Suppose equitable goal focuses on the lowest utility players: allocation $a$ with utilities $(a_1,a_2,...,a_n)$ in increasing order is better than allocation $b$ with utilities $(b_1,b_2,...,b_n)$ in increasing order if there is a $k$ such that $a_k>b_k$ and $a_i=b_i$ for $i<k$. Here is an approach for most equitable allocation: Determine utility maximizing share $x_i$ for each player. If the sum of shares exceeds 1, some shares need to be reduced. If the sum of shares is less than 1, some shares need to be increased. Increase of decrease the shares of the players with highest utility while keeping their utility equal. For example, increase or decrease their shares until, sum of shares reaches 1 or if their utility reaches the level of the next highest utility. In the latter case, start adjusting shares of the new set of players with highest utilities. The algorithm can be made efficient.

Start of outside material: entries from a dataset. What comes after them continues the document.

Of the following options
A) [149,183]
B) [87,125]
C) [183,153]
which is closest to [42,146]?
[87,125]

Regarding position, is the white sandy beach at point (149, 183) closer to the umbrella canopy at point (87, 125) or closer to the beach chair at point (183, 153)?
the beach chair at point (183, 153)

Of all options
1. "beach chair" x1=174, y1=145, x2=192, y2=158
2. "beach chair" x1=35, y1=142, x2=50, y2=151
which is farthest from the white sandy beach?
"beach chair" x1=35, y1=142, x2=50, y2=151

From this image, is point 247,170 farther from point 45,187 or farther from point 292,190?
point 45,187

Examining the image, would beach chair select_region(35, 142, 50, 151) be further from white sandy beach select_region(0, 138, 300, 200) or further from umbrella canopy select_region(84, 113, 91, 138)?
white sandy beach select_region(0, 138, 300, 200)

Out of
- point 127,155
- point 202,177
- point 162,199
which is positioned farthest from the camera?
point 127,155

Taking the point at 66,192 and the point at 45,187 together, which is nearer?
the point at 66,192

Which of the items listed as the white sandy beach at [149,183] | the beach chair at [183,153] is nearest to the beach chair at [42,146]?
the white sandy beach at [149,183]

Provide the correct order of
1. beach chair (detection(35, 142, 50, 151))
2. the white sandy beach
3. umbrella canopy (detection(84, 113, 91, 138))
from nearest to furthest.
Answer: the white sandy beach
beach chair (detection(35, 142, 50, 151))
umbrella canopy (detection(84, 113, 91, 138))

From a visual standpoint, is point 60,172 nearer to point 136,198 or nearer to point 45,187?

Suppose efficient goal focuses on the sum of utilities: allocation $a$ with utilities $(a_1,a_2,...,a_n)$ in increasing order is better than allocation $b$ with utilities $(b_1,b_2,...,b_n)$ if $\sum_i{a_i}>\sum_i{b_i}$. The idea here is to equate marginal utilities.

First some notation. Assume utility functions are differentiable and concave. Define inverse of marginal utility functions $r_i(s)$ as $\mathrm{d}u_i(x_i)/dx_i\mid_{x_i=r_i(s)}=s$. If there are multiple solutions to the above equation choose highest for positive $s$ and lowest for negative $s$ (to be closest to peak). If $\mathrm{d}u_i(x_i)/dx_i<s\forall{x_i}$, choose $r_i(s)=0$.

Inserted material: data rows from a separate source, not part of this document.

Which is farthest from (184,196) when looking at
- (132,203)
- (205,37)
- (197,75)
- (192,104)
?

Again start with utility maximizing share $x_i$ for each player. If the sum of shares exceeds 1 determine minimum $s>0$ such that $\sum_i{r_i(s)}=1$. If the sum of shares is less than 1 determine maximum $s<0$ such that $\sum_i{r_i(s)}=1$. The solution is $x_i=r_i(s)$. Kinks in utility function and noncaoncavity can be accomodated with little more work.

To be relevant economically, this problem needs more structure. Some thoughts:
(1) Free disposal assumption (players can costlessly dispose of piece of cake not needed) would ensure non-decreasing utility functions.
(2) There is no reason all players should get same weight. For example, if a person is always unhappy (utility function is below the utility functions of other players), equitable allocation to bring him up to others doesn't seem appropriate.
(3) If players could trade (had enough cash or any other commodity that they value identically), you could do any allocation and the players would trade to end up with the efficient allocation. Marginal utility $s$ would be the market price.